Document section:
--------

Hmm, looks like rclone did upload the file as test4.bin but is expecting to find a file called dest4.bin which is why it didn't work.

I can replicate this with a 6M file and

rclone copyto -vv /tmp/6M b2:test-isos/6M.copy --b2-upload-cutoff 0 --b2-chunk-size 5M --multi-thread-cutoff 1M --retries 1 --dump responses 2>&1 | tee rclone-b2.log

I have had a go at fixing this - please try

v1.65.0-beta.7459.1c8e72e8d.fix-multithread-copyto on branch fix-multithread-copyto (uploaded in 15-30 mins)

Rclone deals with getting a new upload URL - that code is quite well battle tested and I think works OK.

Can you try the new code on your 1 Gbit/2.5 Gbit servers. I can't see how it could fix a problem like that unless you maybe used copy on one and copyto on the other?

Thanks for the build. I tested it on the 1 Gbit server first, here is the log.

The only error I see is the DEBUG : Couldn't decode error response: EOF at the very beginning, is that OK?

I'll test it on the big server if this is OK.

--------

Material provided:
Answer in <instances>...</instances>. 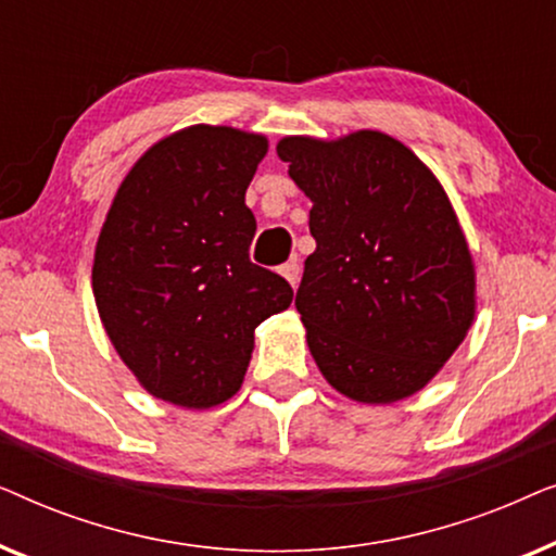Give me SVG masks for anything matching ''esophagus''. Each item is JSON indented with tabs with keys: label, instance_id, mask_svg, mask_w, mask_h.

--------

Tasks and exercises:
A – From the rclone command in the rclone upload thread above, list every option that begins with two dashes, without its value.
B – Pick up the rclone upload thread after its last sentence and write the next reply.

Outputs by task:
A –
--b2-upload-cutoff
--b2-chunk-size
--multi-thread-cutoff
--retries
--dump

B –
Yes that error is fine. I think I need to suppress it as it is expected which makes the log confusing!

Sorry the last one was with the official build, I'll redo it.

1 Like

OK, here is the dev build on the fast server.

Here is one where the file already existed. Seems to work fine. Does it look OK?

Yes this all looks good now - thank you for testing.

I just need to write some integration tests for this to make sure it doesn't happen again then I'll merge the fix.

Thanks a lot for the quick fix.

1 Like

I've merged this to master now which means it will be in the latest beta in 15-30 minutes and released in v1.65, I'll put it in v1.64.3 if we make one of those.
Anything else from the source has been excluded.